▸ Directions
1. In the bug report on equality of strings, who is named as the assignee?
2. Please reproduce the bug report on equality of strings word for word, from "In 3.3.1.1, defining" to "See also 3224.".

▸ Provided passage
=== Begin Enclosure ===

3245 – Equality of strings

This is an archived snapshot of W3C's public bugzilla bug tracker, decommissioned in April 2019. Please see the home page for more details.

Bug 3245 - Equality of strings

Summary: Equality of strings

Status:	RESOLVED LATER

Alias:	None

Product:	XML Schema
Classification:	Unclassified
Component:	Datatypes: XSD Part 2 (show other bugs)
Version:	1.1 only
Hardware:	PC Windows XP

Importance:	P1 normal
Target Milestone:	---
Assignee:	C. M. Sperberg-McQueen
QA Contact:	XML Schema comments list

URL:
Whiteboard:	cluster: equality
Keywords:	needsDrafting

Depends on:	3222
Blocks:
	Show dependency tree / graph

Reported:	2006-05-09 10:44 UTC by Michael Kay
Modified:	2008-06-13 23:42 UTC (History)
CC List:	1 user (show)

See Also:

Attachments

Description Michael Kay 2006-05-09 10:44:37 UTC

QT approved comment:

In 3.3.1.1, defining equality of strings as identity seems a missed opportunity. Without introducing full collation support, it would be very useful to many users if equality incorporated Unicode normalization. (this is assuming, of course, that equality and not identity is used for things such as enumerations).

Comment 1 David Ezell 2007-04-20 15:21:29 UTC

See also 3224.

=== End Enclosure ===

▸ Input data

=== Begin Enclosure ===

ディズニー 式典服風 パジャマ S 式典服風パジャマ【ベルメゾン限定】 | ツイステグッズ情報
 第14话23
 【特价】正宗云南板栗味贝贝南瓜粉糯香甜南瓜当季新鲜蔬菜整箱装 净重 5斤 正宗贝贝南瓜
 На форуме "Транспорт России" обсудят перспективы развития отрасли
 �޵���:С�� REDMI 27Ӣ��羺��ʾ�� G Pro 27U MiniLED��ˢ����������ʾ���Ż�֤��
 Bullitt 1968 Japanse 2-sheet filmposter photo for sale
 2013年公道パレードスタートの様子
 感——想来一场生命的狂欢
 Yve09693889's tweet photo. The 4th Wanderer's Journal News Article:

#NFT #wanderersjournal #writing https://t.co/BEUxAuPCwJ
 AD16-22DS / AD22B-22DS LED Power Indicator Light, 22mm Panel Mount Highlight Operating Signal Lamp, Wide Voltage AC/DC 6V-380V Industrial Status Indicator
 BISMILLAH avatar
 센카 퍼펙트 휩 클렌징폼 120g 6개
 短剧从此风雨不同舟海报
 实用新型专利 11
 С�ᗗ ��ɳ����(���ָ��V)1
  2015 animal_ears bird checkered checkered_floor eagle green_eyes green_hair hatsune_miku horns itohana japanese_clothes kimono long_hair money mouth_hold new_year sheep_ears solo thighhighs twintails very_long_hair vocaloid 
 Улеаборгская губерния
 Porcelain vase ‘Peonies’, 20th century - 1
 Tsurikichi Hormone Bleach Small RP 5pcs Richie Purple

=== End Enclosure ===

▸ Results of the exercise
1. C. M. Sperberg-McQueen

2.
In 3.3.1.1, defining equality of strings as identity seems a missed opportunity. Without introducing full collation support, it would be very useful to many users if equality incorporated Unicode normalization. (this is assuming, of course, that equality and not identity is used for things such as enumerations).

Comment 1 David Ezell 2007-04-20 15:21:29 UTC

See also 3224.